Website redesign is complicated. This website redesign checklist will provide you with some steps to take before, during, and after the launch to avoid an SEO disaster when redesigning your site.
Website redesign checklist
1. Take inventory of your current site
Before changing anything, you need to take a snapshot of which keywords your site and ranks look like currently.
This will be a necessary reference point post-launch when evaluating if everything is indexing and ranking as it should.
Some areas to keep in mind while taking inventory of your site are:
- Current SEO rank: Check the current rankings of each page of your website and also make note of the pages that currently rank in Google.
- Crawl your current site: This will let you see what your current site looks like and grab the structure, current URLs, meta description, and title tags so you can match your new site up to the old one.
- Blocked content: Verify any blocked content with your Robots.txt and/or Google Search Console. It is good to check this list so that you can make sure that these blocked pages continue to be blocked after the redesign.
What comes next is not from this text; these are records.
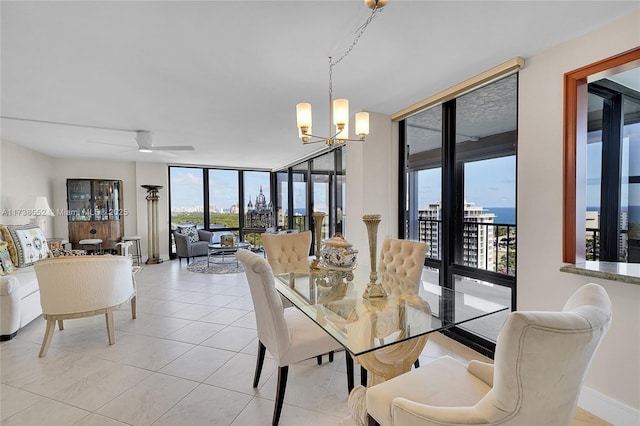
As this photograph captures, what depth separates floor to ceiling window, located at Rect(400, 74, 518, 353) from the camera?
2.71m

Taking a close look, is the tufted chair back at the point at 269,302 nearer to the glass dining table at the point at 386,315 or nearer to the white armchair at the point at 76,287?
the glass dining table at the point at 386,315

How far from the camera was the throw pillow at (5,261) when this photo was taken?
3368mm

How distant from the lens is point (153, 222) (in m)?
6.94

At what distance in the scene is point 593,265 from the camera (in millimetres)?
1924

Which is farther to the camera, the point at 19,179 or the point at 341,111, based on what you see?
the point at 19,179

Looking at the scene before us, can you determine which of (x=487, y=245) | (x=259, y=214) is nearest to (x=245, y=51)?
(x=487, y=245)

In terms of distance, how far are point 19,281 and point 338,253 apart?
11.5ft

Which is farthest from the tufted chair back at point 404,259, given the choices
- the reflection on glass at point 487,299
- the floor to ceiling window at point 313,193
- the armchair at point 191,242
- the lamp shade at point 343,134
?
the armchair at point 191,242

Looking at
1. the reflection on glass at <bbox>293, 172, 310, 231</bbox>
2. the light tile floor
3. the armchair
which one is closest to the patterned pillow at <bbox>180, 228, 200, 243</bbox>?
the armchair

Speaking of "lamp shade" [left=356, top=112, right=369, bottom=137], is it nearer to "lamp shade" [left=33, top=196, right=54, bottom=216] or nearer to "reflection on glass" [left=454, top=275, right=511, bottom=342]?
"reflection on glass" [left=454, top=275, right=511, bottom=342]

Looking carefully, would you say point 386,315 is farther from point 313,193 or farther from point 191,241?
point 191,241

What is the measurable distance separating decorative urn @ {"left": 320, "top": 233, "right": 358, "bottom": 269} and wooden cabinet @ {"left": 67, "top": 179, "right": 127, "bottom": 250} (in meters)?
6.29

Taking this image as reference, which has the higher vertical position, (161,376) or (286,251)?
(286,251)

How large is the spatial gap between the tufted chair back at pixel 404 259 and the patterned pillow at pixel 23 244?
4566 mm
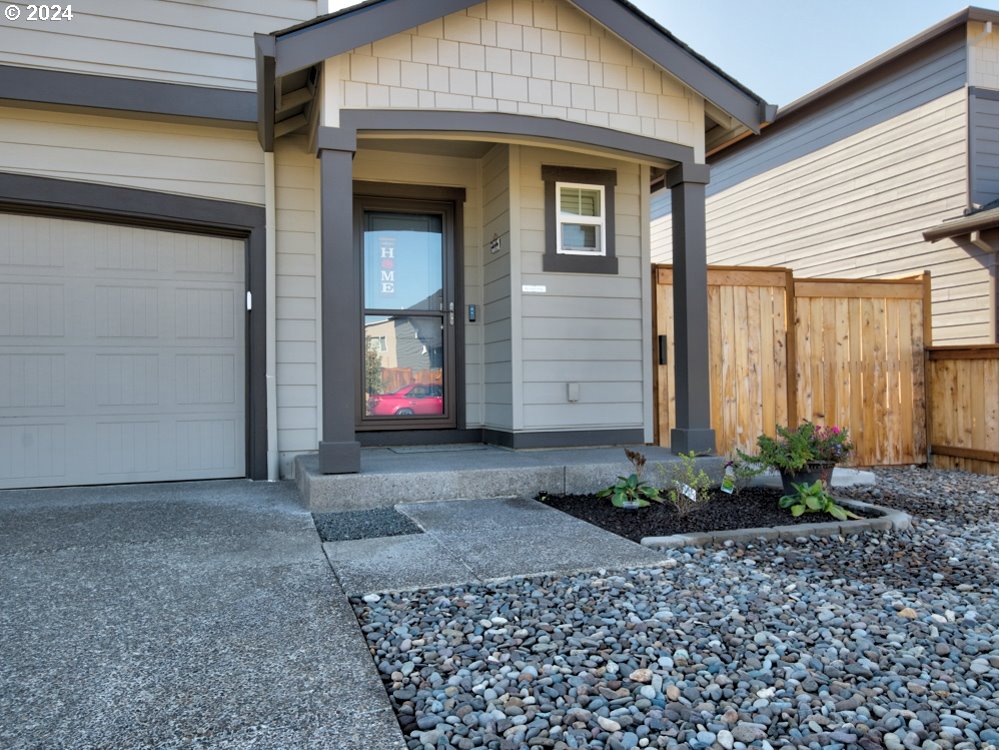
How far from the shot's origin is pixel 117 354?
5141 millimetres

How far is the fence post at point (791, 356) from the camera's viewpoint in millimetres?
6246

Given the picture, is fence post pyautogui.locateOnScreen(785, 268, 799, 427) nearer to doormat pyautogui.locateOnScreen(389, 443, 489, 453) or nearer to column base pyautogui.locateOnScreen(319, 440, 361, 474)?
doormat pyautogui.locateOnScreen(389, 443, 489, 453)

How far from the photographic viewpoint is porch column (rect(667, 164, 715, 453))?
5078 millimetres

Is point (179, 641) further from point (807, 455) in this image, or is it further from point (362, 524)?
point (807, 455)

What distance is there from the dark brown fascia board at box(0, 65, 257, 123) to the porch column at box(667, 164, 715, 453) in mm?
3378

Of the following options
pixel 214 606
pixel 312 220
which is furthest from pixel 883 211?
pixel 214 606

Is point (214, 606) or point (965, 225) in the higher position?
point (965, 225)

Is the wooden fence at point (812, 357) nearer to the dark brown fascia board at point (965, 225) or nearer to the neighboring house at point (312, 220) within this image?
the neighboring house at point (312, 220)

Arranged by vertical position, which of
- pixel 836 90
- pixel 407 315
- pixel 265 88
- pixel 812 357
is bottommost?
pixel 812 357

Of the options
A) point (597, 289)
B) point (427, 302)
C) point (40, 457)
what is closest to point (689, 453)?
point (597, 289)

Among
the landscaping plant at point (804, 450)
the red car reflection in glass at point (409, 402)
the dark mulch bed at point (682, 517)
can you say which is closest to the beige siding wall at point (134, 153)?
the red car reflection in glass at point (409, 402)

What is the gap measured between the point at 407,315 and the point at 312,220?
1.14 m

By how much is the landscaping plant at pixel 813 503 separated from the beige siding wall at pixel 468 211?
282 cm

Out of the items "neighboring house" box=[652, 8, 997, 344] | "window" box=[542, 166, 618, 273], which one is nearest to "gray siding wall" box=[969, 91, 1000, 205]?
"neighboring house" box=[652, 8, 997, 344]
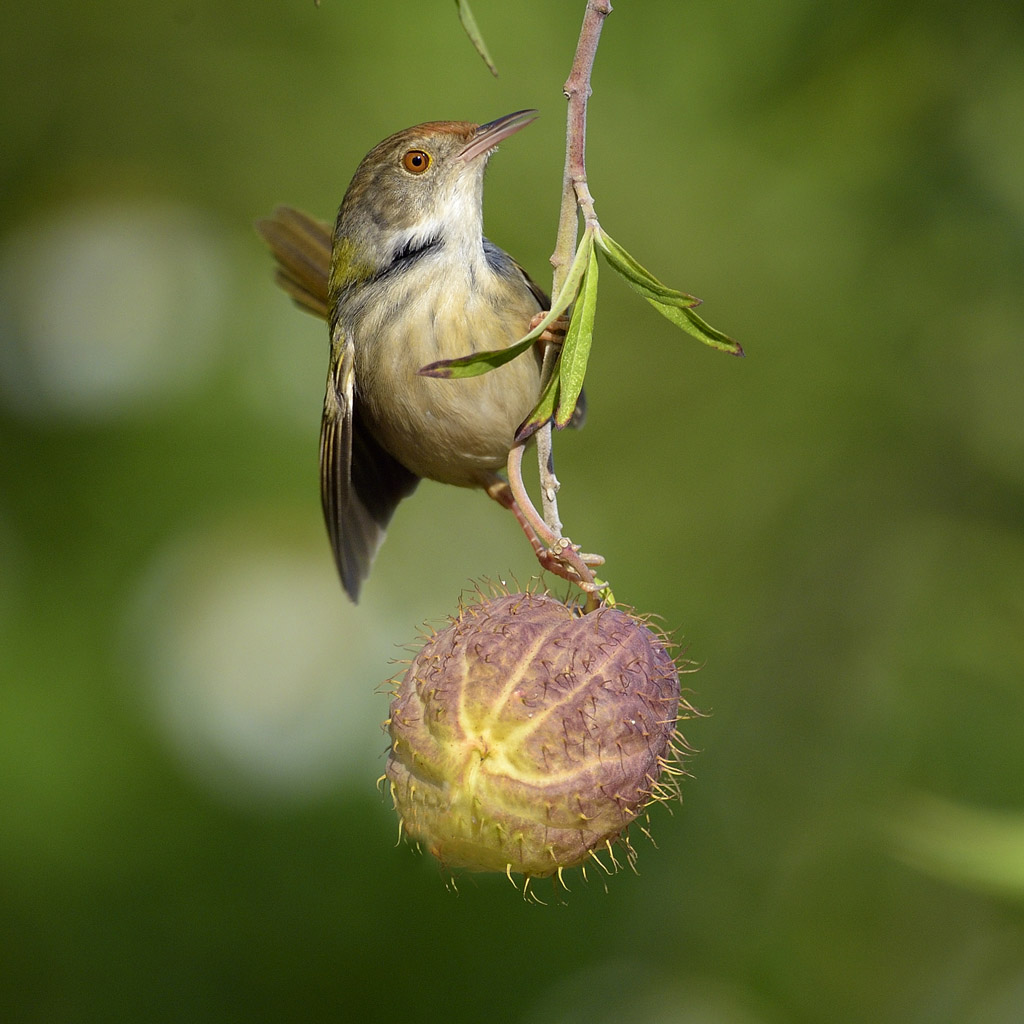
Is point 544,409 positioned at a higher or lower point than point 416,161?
lower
2. Keep content as close to the same as possible
We all know the saying, “If it ain’t broke, don’t fix it,” but that doesn’t mean you can’t change a page.
You just need to make sure your development and copy teams know when and what tags need to stay the same. Yes, during a redesign, you may need to make some changes to copy/content, but make sure the changes are small and deliberate.
In order to maintain your current rank, you should aim to keep the title tag, meta description, URL, and the H1 – H6 the same.
These areas are the most commonly crawled and are most important for pages that already rank on Google.
Some further suggestions
3. Preserve some of the overall site architecture
Yes, some of the ways you organise your navigation and files may change based on your new website strategy and goals, but if possible, try to keep as much of the structure the same as you can.
Search engines already know your current site architecture, so by maintaining it you give yourself a better chance of not affecting your rank.
Keep your existing visitors in mind as well. You don’t want to change your structure and confuse your existing audience when they revisit your website.
4. Create 301 redirects
You also want to make sure you don’t want to remove any pages that are doing well. If you must, make sure you inform the search engines about this change by setting up a 301 redirect.
If you don’t implement these 301 redirects you can drastically hurt your organic traffic.
Keeping an organized list of old and new URLs is extremely important and will help you reorganise the website.
5. Block your new site from search engines during staging
Once you have a game plan of what your new site architecture is going to look like, it’s time to design and get the new site built.
Ensure your development team sets up the new site on a staging environment or a platform meant for testing that resembles the live environment without launching the pages.
It is important to have a staging environment so that you aren’t messing around with your live site and prematurely set pages live and have search engines index duplicate content.
A very IMPORTANT thing to do once your staging environment is set up is put a “No Index, No Follow” on it.
You don’t want Google to find your staging environment and mark it as duplicate content. This will create a bigger mess to clean up once you take your new site live.
6. Double-check everything in the staging site
When everything is built, run tests on the staging environment to make sure you aren’t missing or have duplicate H1 & H2 tags, title tags, and meta descriptions.
Once everything looks good and you have not only run some SEO tests but also done internal QA (Quality Assurance) to make sure the site is responsive and works in various browsers, it is time to take the site live.
What about post-launch?
Even if everything looks great in staging, once you set a site live there are several things you need to do to ensure you maintain your SEO.
Here is a quick hit list:
- Remove “No Index, No Follow” – This is a very easy thing to forget to do but it is the #1 item on our post-launch checklist when launching a site to make sure that is removed.
- Import your 301 redirects
- Check your 301 redirects to make sure if you did redo your highest-ranking pages that they are redirecting where they should go
- Make sure schema.org tags are still implemented
- Make sure tracking codes are all still up and running
- Re-run broken link checker
- Re-submit new submit to Google Search Console
You should be monitoring your new site regularly to spot any issues.
Check Google Search Console to check on the number of pages indexed in Google to ensure no pages dropped, track impressions and clicks, and track your rankings.
It’s important to monitor these things so that if you did drop in SEO rank you can work on getting it back up quickly, rather than catching it too late.